Rudy Gaddini spent 11 seasons as the head football coach at Milton College.
Yes, some of you out there might not realize there was Milton College.
Now an owner of his own insurance agency in Milton, Gaddini recounted a recent day when a stranger walked into his agency.
“He said he wanted to take a $500,000 life insurance policy on his wife,” Gaddini said.
The stranger then hinted to Gaddini that he would make sure that he would collect on the policy.
“I got scared,” the 85-year-old Gaddini said. “I was alone in the office. I watch the ‘Investigation Discovery.’ It scared the hell out of me.”
Then the stranger laughed and called Gaddini “Coach.”
It was a former player who is a retired police officer.
“It’s been 25 to 30 years since I’ve seen some of these guys,” Gaddini said.
That scene—although in all likelihood much tamer—will be repeated Saturday when a gathering of former Milton College athletes and coaches will take place on the former Milton campus.
In the year of the former school’s 175th anniversary, the Milton College Preservation Society has invited back several players and coaches who were at the school when it shut its doors in 1982.
The MCPS holds a homecoming alumni gathering each year, but Saturday is going to be fully covered in brown and blue—the Wildcats’ team colors.
“We ordinarily get about 70 to 80 people to attend recent homecoming events,” MCPS president Doug Welch said.
“We believe this may be the largest gathering of Milton College alumni in more than 25 years.”
Welch has been MCPS president for the past five years.
The Milton native did not attend Milton College, but he worked at the Milton Courier for 21 years, mainly as the paper’s managing editor, which made him a logical choice to preside over the society.
Milton College closed due to debt, which reportedly was $4 million.
During its existence, it produced many area leaders both in the community and in sports.
Notre Dame had its “Rudy,” but so did Milton College.
Gaddini still has a personality as big as Main Hall.

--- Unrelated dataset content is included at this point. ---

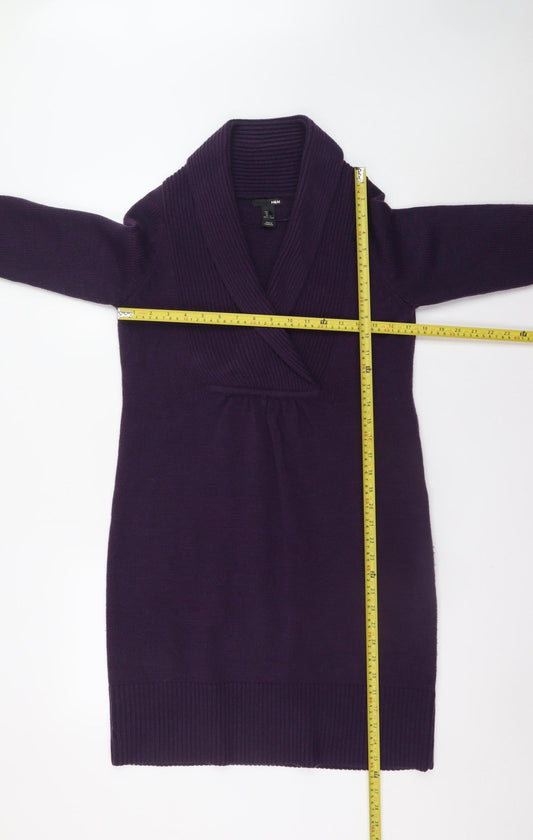 H&M Women’s Purple Jumper Dress Size 12 V-Neck Knit Acrylic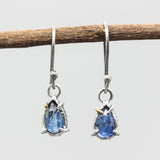 Teardrop faceted blue kyanite earrings with sterling silver hooks style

When Gaddini was at a football camp in 1970, he met a young coach from Oconto, Jerry Schliem. He talked Schliem into joining him as a Wildcats assistant, and Schliem later become the Milton High School head football coach.
He led the then Redmen to a state football championship in both 1986 and 1989.
Ted Scallisi also entered the area to be a Milton College assistant. The former pro basketball and football player later joined Bob Luchsinger Jr. to form one of the best known basketball officiating crews in the state.
Lawrence Dickhoff and Stu Shadel were both three-sport athletes at Milton College in the 1930s. Dickhoff became the first mayor of Milton after the villages of Milton and Milton Junction combined in 1967.
Shadel became a successful area business man who joined Janesville’s Jim Fitzgerald and other investors to buy the Milwaukee Bucks. Shadel then was the major factor in getting the Bucks to hold their training camp on the Milton College campus in 1968 and 1969.
Jack Gregory, who was the long-time football coach at Edgerton High, played on the undefeated 1956 Milton College football team.
The list goes on.
Milton College has been nailed shut since 1982, but on Saturday the memories of Wildcats athletes and coaches will be floating through the air one more time.
And Gaddini will be on to everyone there.